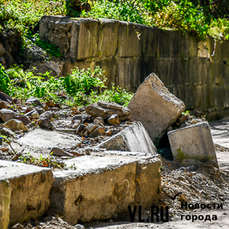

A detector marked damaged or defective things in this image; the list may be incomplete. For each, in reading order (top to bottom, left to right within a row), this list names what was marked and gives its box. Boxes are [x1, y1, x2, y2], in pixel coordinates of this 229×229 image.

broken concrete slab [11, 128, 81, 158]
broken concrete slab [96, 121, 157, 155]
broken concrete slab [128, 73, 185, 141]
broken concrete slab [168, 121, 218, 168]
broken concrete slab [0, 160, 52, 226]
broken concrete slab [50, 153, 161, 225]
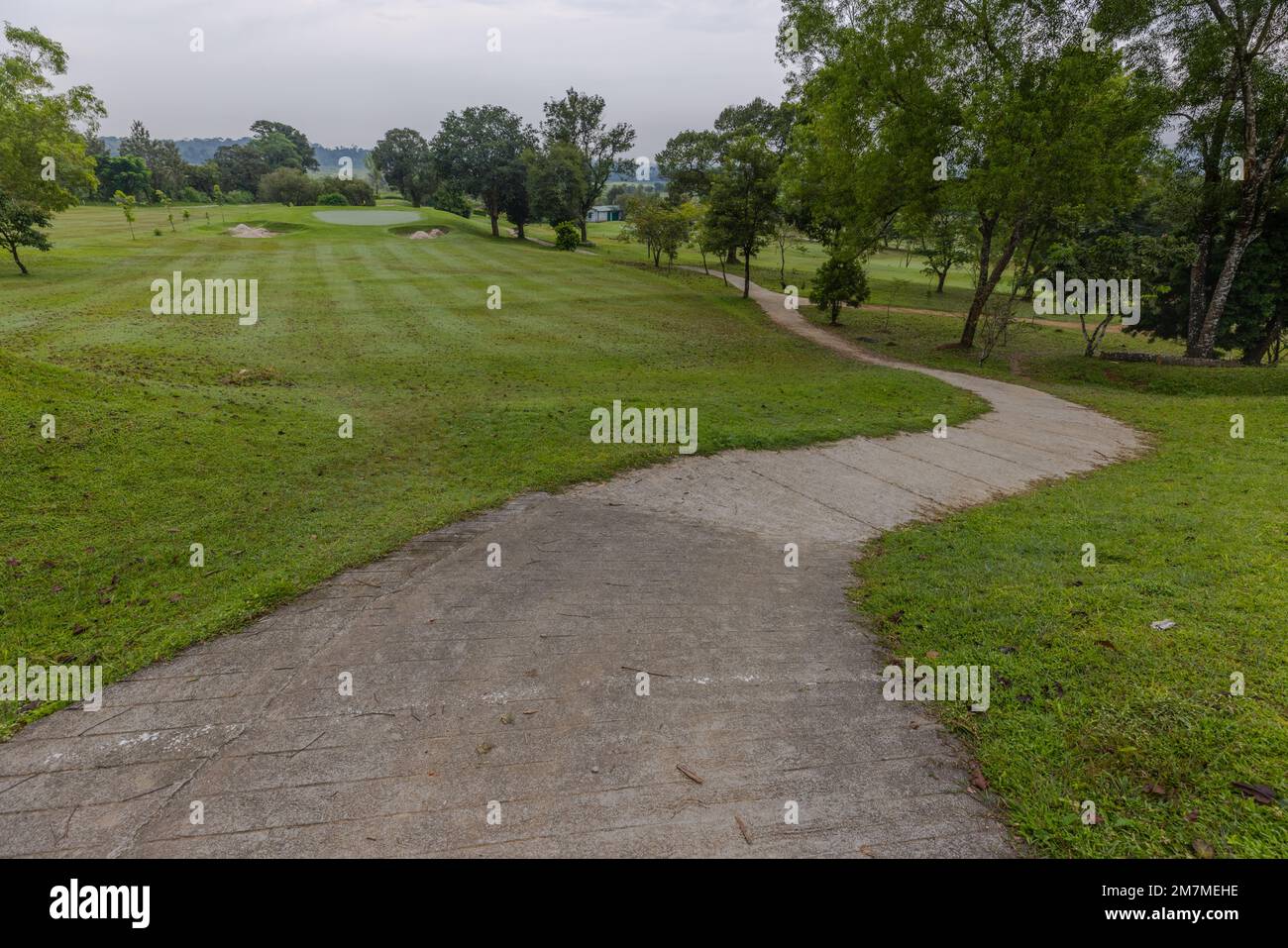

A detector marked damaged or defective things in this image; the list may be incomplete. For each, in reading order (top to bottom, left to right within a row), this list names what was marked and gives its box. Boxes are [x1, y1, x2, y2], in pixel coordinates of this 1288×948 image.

**GIVEN INSTRUCTION**
Set down every line of the data above without any change, omitting the pictures.

**TASK SOLUTION**
A detector marked damaged or defective things in this image; the list may be incomplete. For each, in reading order (top to bottom, left to right within a row), this list names what was marked and gives its box. Boxes are [x1, y1, x2, y2], in pixel coordinates of this 229×229 image.

broken concrete slab [11, 128, 81, 158]
broken concrete slab [96, 121, 157, 155]
broken concrete slab [128, 73, 185, 141]
broken concrete slab [168, 121, 218, 168]
broken concrete slab [0, 160, 52, 226]
broken concrete slab [50, 153, 161, 225]

A detector marked damaged or defective things in this image; the list may be incomplete. For each, in reading order (top to bottom, left to right within a row), this list names what was marked and gives its box. Boxes are [x1, y1, x2, y2], in pixel coordinates of this 1288×948 image.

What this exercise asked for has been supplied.